— ABOUT THIS TASK —
Where a line in the data below includes the word "scientific", count it. State the total and nothing more.

— DATA SUPPLIED —
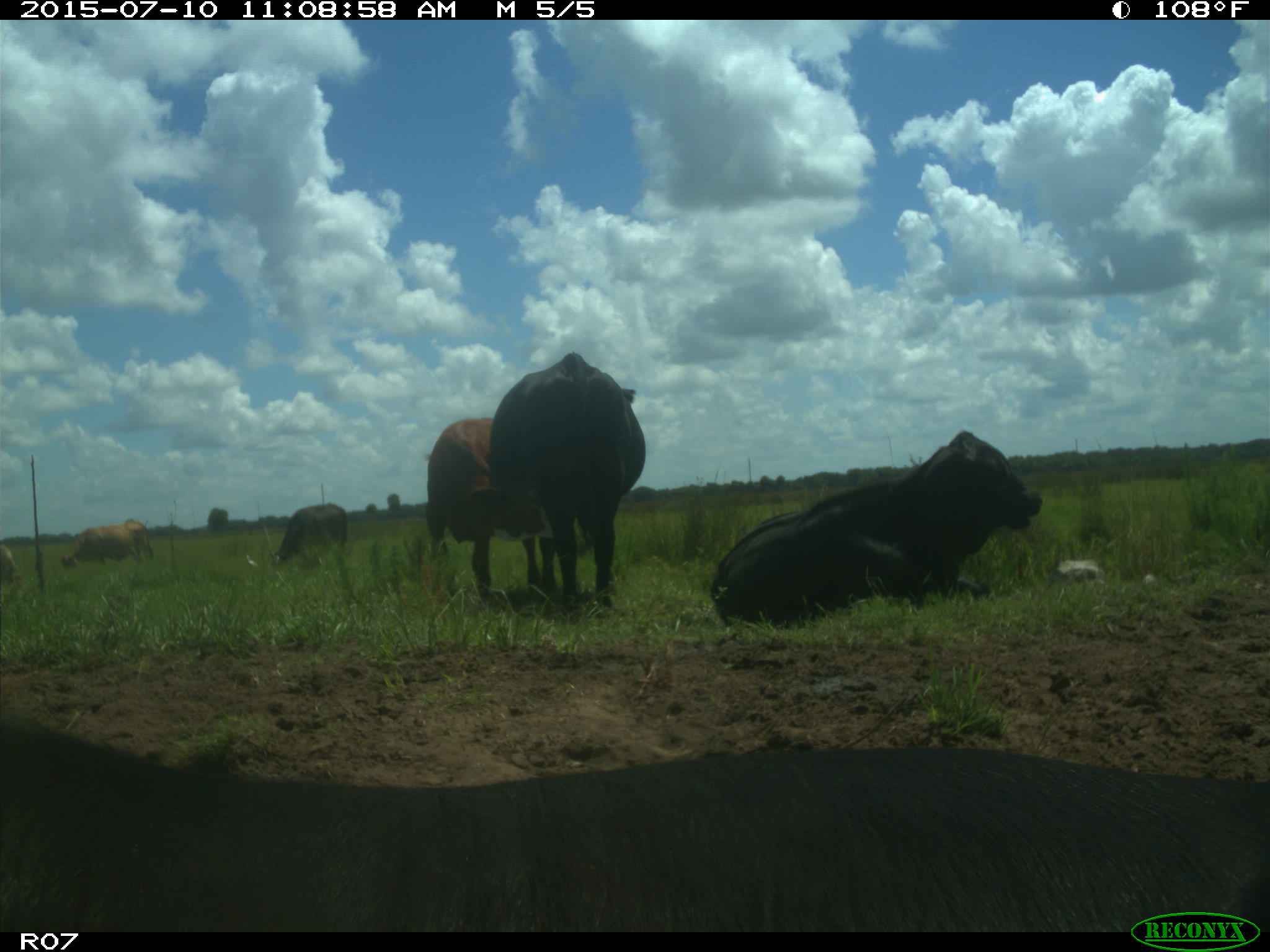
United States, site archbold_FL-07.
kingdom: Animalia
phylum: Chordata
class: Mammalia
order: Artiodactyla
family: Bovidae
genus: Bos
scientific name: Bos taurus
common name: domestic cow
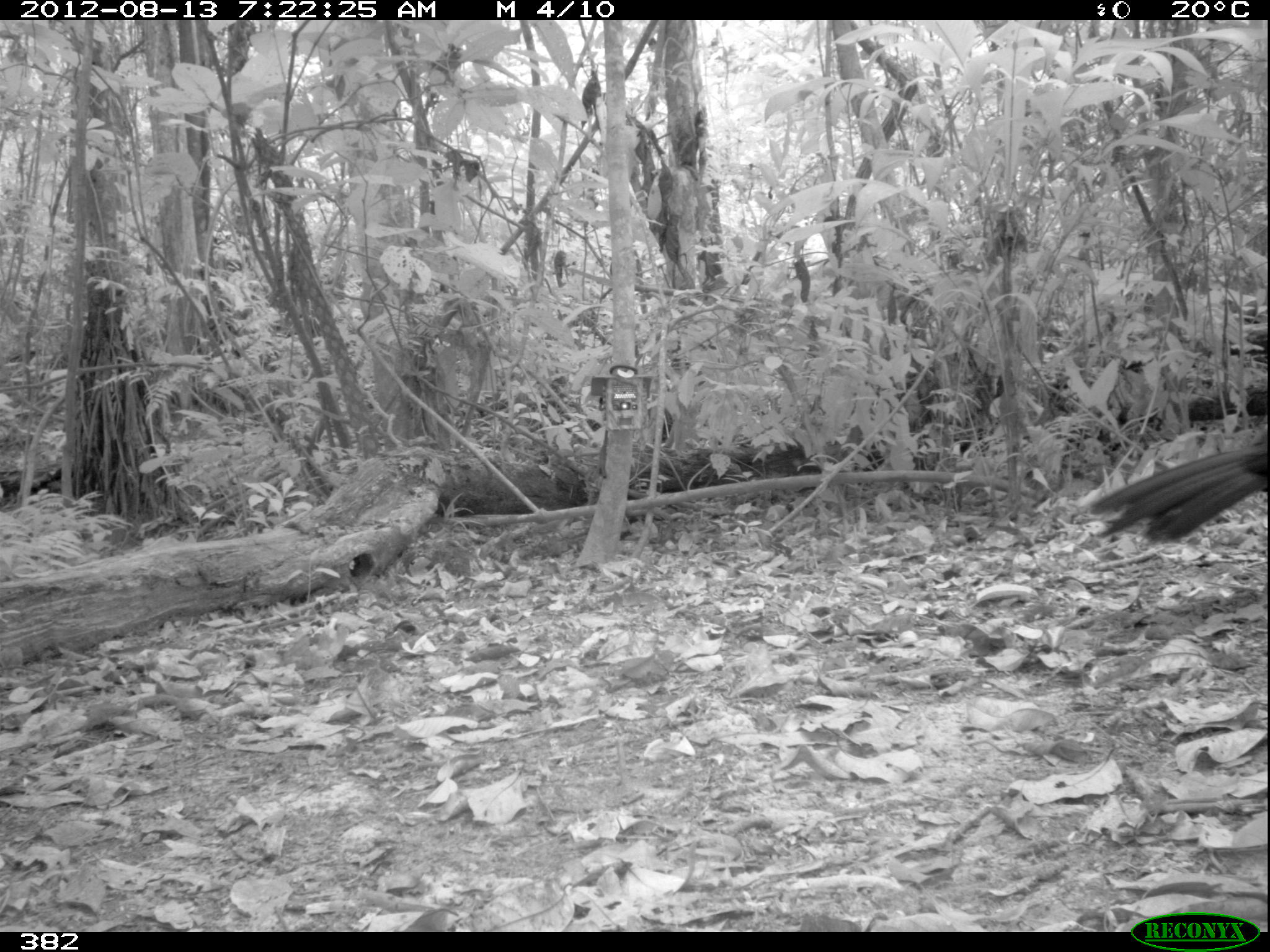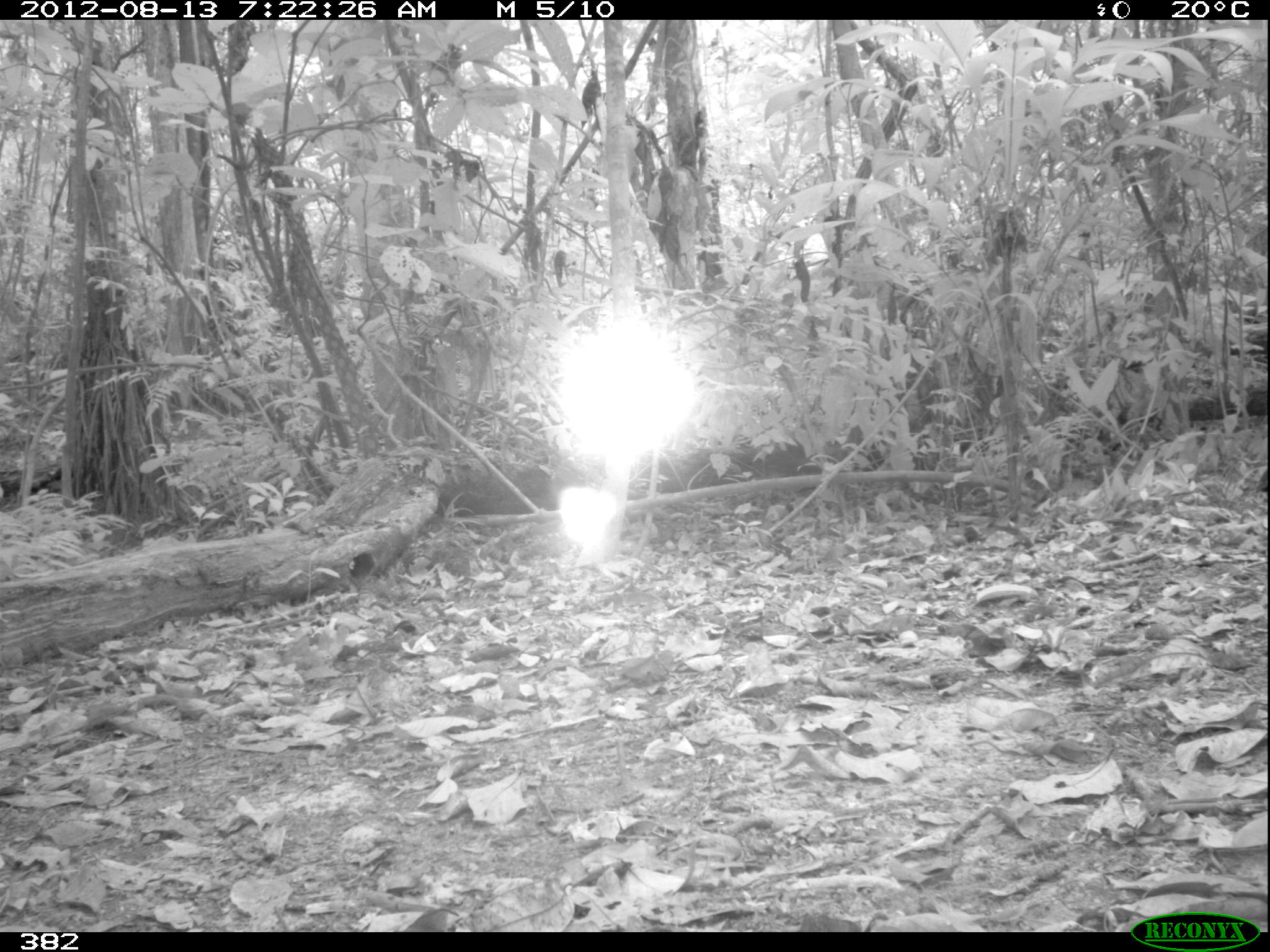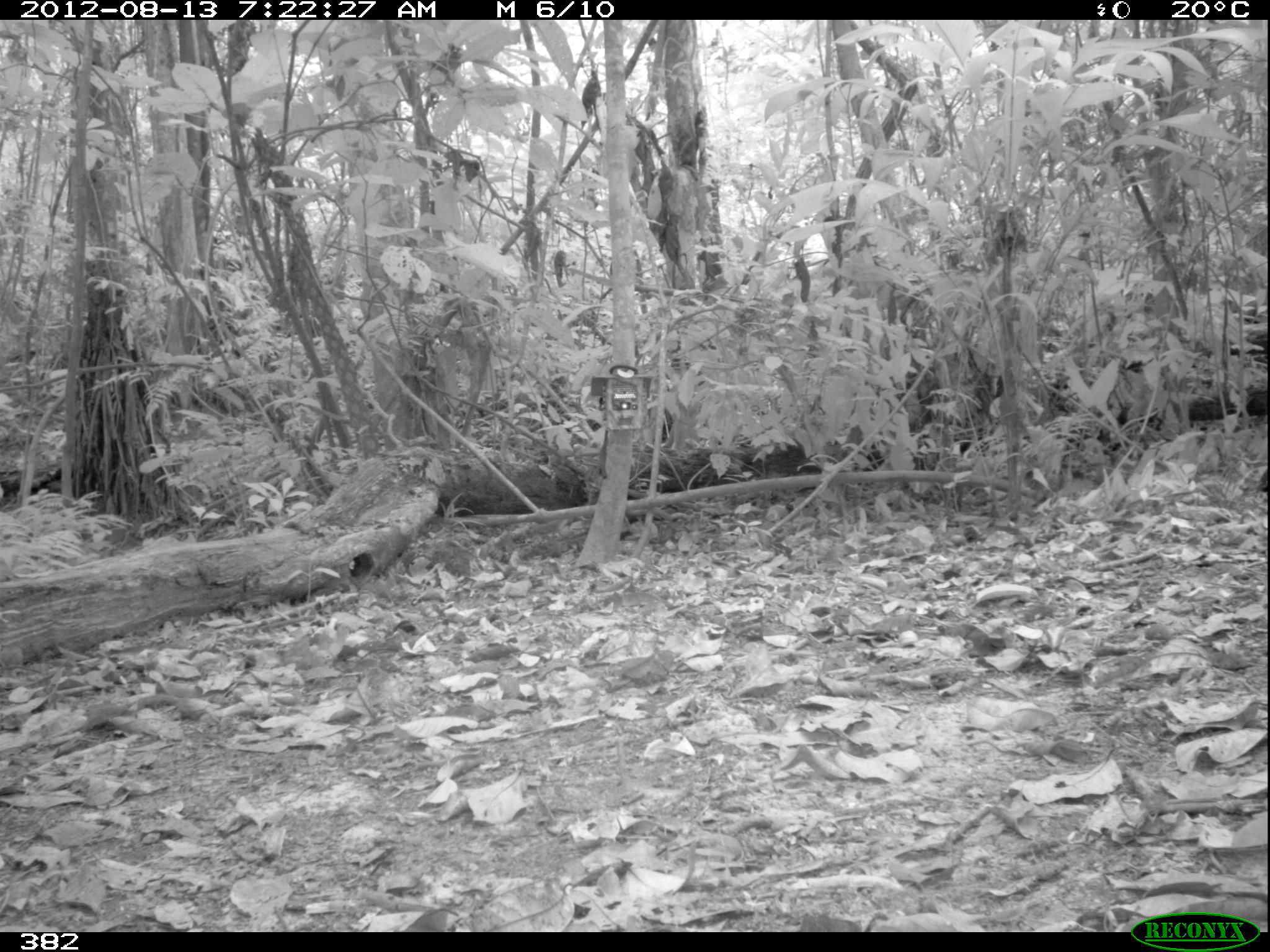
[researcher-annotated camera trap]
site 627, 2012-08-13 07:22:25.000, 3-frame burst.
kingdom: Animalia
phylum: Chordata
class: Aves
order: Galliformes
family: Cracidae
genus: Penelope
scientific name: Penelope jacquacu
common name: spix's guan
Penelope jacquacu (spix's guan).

...

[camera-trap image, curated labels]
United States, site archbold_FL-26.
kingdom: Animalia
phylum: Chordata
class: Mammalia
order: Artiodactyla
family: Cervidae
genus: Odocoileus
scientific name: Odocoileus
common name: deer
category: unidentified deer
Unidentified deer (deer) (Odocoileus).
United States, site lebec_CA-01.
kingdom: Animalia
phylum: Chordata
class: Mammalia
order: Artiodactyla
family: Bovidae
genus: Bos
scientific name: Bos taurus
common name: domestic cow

— WRITTEN RESPONSE —
4